Hi,

I'm in the process of re-implementing the Windows port of ncurses. The current implementation is hard to maintain and flawed due to the attempt to combine the old legacy Windows Console API with the "new" Pseudo-Terminal based (aka ConPTY) implementation. I'm now dropping the support for legacy Windows and have a complete new implementation strictly based on the ConPTY I/O model.
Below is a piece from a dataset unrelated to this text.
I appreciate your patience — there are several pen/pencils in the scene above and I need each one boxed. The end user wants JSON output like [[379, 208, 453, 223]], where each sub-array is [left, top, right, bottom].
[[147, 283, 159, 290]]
During the course of this development I've incrementally created a devcontainer for Visual Studio Code that works on Linux and MacOS and contains the required toolchains to build ncurses for Windows in various configurations, including Windows on ARM. I named this project "Wincurses", you can find it here: https://github.com/juergenpf/Wincurses

Please note, that the preferred development environment still is Windows, but no longer with MSYS2, but with WSL2 as preferred POSIX environment. Inside WSL2 you use then the devcontainer. The nice thing here is, that the results can be immediately tested on Windows. If you would do that on a native Linux box, you would have to use wine for testing. But wine and Windows Console API doesn't play well together.

The ncurses source I refer to in Wincurses is my fork of Thomas Dickey's ncurses snapshot. You can find that here: https://github.com/juergenpf/ncurses-snapshots

It is contained in Wincurses as a git submodule. There I've a branch conpty that contains the current state of the re-implementation.

Please note, that the ncurses for Windows rewrite as well as Wincurses are both Work-in-Progress. I'm sharing that hoping for reviews and maybe contributions.

Examples for areas of interest:

- For Wincurses: if on WSL2, a set of Wrapper Scripts - similar to the ones that wine uses - to use Microsoft MSC compiler toolchain to build ncurses would be great

- For ncurses ConPTY development: the new implementation completely relies on the xterm mouse protocol supported by ConPTY. Mouse events are detected, but the mouse bytes are not parsed, maybe they come too fast. Would be nice to find someone who can take a second look.